As she had for the Confederacy, Archie's pretty spy kept her ears open
about stage shipments and passed the information on to him. She
befriended
stage drivers who gambled at her table, the way she had Union officers,
when whiskey loosened their tongues. With fair regularity the Deadwood
Stage Line was robbed as a result of Monte Verde's tips.
Boone May, a lawmen who left his mark in Deadwood history, got wise to
their scheme and positioned himself opposite Monte Verde at various
games
of chance in hopes he would learn something about Archie's plundering.
One
night she let it slip that Archie and his bunch planned to rob a stage
in
Whoop-Up Canyon on the trail betwixt Deadwood and Rapid City. Boone
placed
armed deputies inside the coach.
Under a veil of drifting dust, the stage approached a steep upgrade
near
Rapid City. The driver immediately noticed a cracked sapling blocking
the
road ahead. As he pulled to a stop, Archie and his band of renegades
came
scrambling out of the thorny thickets, guns leveled at the driver and
passengers. "Throw down the box," a salty gent decided.... All hell
broke
loose.
In the ensuring gunbattle gunmen on both sides fell. Most of the
bandits
were killed, others wounded. The strongbox was saved and Billy
Mansfield
and Archie were captured. On the night of November 3, 1878 they boarded
a
stage in shackles and in the custody of lawdogs to stand trial in
Deadwood.
But while enroute a group of vigilantes intercepted them and dragged
the
two outlaws into a cottonwood grove and hanged them.
When news of her lover's death reached Monte Verde, she was so
distraught
she swallowed poison. Her efforts to join her sweetheart failed and
she
recovered.
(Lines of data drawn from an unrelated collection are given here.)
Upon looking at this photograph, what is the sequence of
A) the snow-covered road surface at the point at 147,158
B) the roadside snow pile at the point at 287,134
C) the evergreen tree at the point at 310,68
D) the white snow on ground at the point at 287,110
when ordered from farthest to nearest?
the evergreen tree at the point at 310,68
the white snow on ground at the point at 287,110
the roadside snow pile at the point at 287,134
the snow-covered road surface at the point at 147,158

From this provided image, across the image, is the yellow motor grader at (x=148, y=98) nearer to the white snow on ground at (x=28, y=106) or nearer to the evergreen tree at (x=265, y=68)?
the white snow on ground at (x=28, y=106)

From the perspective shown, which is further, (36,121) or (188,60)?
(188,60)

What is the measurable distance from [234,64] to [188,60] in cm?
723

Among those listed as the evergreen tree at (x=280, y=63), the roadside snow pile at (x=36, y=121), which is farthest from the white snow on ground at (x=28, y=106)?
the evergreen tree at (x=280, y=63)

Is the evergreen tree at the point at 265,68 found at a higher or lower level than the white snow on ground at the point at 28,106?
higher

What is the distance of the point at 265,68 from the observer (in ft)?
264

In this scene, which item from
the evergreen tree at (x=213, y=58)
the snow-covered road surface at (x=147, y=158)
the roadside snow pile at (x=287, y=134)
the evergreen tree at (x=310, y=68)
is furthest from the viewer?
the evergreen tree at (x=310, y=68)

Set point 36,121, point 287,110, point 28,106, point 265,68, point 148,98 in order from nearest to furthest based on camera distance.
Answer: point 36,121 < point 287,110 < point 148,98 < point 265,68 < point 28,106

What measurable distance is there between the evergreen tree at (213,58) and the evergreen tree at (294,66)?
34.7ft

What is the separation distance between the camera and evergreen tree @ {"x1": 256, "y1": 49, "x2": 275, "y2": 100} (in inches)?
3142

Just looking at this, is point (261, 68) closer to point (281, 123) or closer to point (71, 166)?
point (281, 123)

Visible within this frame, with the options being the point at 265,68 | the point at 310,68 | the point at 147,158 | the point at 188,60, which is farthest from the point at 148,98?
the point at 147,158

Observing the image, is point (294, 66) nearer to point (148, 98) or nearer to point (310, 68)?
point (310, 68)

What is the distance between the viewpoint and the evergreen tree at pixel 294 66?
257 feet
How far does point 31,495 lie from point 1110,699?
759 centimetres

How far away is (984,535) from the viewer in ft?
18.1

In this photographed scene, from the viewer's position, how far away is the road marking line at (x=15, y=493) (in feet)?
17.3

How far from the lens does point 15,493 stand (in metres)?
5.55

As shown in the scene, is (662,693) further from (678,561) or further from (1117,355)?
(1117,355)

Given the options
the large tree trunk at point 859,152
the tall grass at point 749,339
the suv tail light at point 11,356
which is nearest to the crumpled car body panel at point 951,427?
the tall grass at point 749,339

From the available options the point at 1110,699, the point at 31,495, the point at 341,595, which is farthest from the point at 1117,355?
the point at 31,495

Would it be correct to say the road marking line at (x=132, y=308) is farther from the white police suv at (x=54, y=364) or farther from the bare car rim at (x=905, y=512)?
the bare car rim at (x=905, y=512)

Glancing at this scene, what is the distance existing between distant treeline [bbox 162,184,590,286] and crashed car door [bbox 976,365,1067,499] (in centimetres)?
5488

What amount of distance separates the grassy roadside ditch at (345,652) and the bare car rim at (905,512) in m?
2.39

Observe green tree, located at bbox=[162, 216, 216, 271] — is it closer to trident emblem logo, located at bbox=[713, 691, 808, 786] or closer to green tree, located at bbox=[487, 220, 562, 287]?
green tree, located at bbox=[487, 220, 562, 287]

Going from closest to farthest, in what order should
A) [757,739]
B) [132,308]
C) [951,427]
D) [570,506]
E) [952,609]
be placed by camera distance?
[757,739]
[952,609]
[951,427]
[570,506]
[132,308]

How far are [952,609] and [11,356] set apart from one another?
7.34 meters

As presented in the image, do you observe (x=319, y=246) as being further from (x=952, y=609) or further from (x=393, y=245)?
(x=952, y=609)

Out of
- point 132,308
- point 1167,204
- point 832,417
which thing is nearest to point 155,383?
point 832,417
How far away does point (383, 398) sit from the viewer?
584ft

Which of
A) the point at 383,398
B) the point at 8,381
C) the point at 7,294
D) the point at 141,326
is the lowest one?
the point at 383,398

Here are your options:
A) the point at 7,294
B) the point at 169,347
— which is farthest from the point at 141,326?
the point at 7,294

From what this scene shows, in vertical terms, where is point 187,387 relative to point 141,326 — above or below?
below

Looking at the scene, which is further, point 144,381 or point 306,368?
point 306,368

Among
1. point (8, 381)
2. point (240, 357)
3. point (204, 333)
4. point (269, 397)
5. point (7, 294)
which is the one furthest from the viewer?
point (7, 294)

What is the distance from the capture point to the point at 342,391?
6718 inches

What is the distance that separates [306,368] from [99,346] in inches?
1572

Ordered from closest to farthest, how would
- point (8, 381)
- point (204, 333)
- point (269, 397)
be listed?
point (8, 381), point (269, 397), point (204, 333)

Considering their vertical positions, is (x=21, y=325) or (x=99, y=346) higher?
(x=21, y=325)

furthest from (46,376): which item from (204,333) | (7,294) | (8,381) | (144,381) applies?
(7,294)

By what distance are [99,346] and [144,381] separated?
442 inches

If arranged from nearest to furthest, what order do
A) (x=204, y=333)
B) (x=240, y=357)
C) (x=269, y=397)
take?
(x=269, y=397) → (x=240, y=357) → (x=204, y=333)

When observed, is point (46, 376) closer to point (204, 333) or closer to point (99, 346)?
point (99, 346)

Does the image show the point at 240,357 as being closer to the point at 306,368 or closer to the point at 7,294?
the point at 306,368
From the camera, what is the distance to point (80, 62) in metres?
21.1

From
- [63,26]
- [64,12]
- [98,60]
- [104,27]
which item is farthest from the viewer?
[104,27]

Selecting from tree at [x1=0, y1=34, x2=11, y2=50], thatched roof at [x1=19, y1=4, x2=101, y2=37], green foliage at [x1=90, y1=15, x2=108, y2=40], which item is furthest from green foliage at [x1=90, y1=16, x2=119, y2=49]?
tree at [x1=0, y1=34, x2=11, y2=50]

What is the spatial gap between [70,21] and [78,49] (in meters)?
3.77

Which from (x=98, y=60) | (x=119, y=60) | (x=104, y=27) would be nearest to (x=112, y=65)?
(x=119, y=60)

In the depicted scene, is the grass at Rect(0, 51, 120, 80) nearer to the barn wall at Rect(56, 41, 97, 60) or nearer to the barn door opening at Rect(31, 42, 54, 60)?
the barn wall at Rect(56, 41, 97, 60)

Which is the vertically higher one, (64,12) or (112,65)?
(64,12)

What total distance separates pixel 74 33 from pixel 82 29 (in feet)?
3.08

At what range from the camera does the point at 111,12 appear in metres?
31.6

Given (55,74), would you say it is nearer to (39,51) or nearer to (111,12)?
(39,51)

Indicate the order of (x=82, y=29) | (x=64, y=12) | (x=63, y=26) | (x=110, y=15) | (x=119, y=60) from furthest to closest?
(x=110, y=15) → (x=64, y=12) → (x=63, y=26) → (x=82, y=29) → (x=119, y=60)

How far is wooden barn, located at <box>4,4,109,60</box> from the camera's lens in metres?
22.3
But she shied away from crowds and became a hopeless
alcoholic
and visited opium dens in the Chinese district. She left Deadwood and
became a wanderer. She was seen in Las Vegas, New Mexico, Tombstone
and
eventually San Francisco.
She was never without funds, for no matter
how
drunk she was, she never lost her skill as one of the best twenty-one
dealers in the West.
A San Francisco newspaper reported the arrest of a Belle Siddons in
1881.
She was at deaths door from alcoholism. There was no follow-up story.
Belle Siddons, alias Madame Vestal, alias Monte Verde was never seen or
heard of again, but this amazing woman became a legend in the Old West.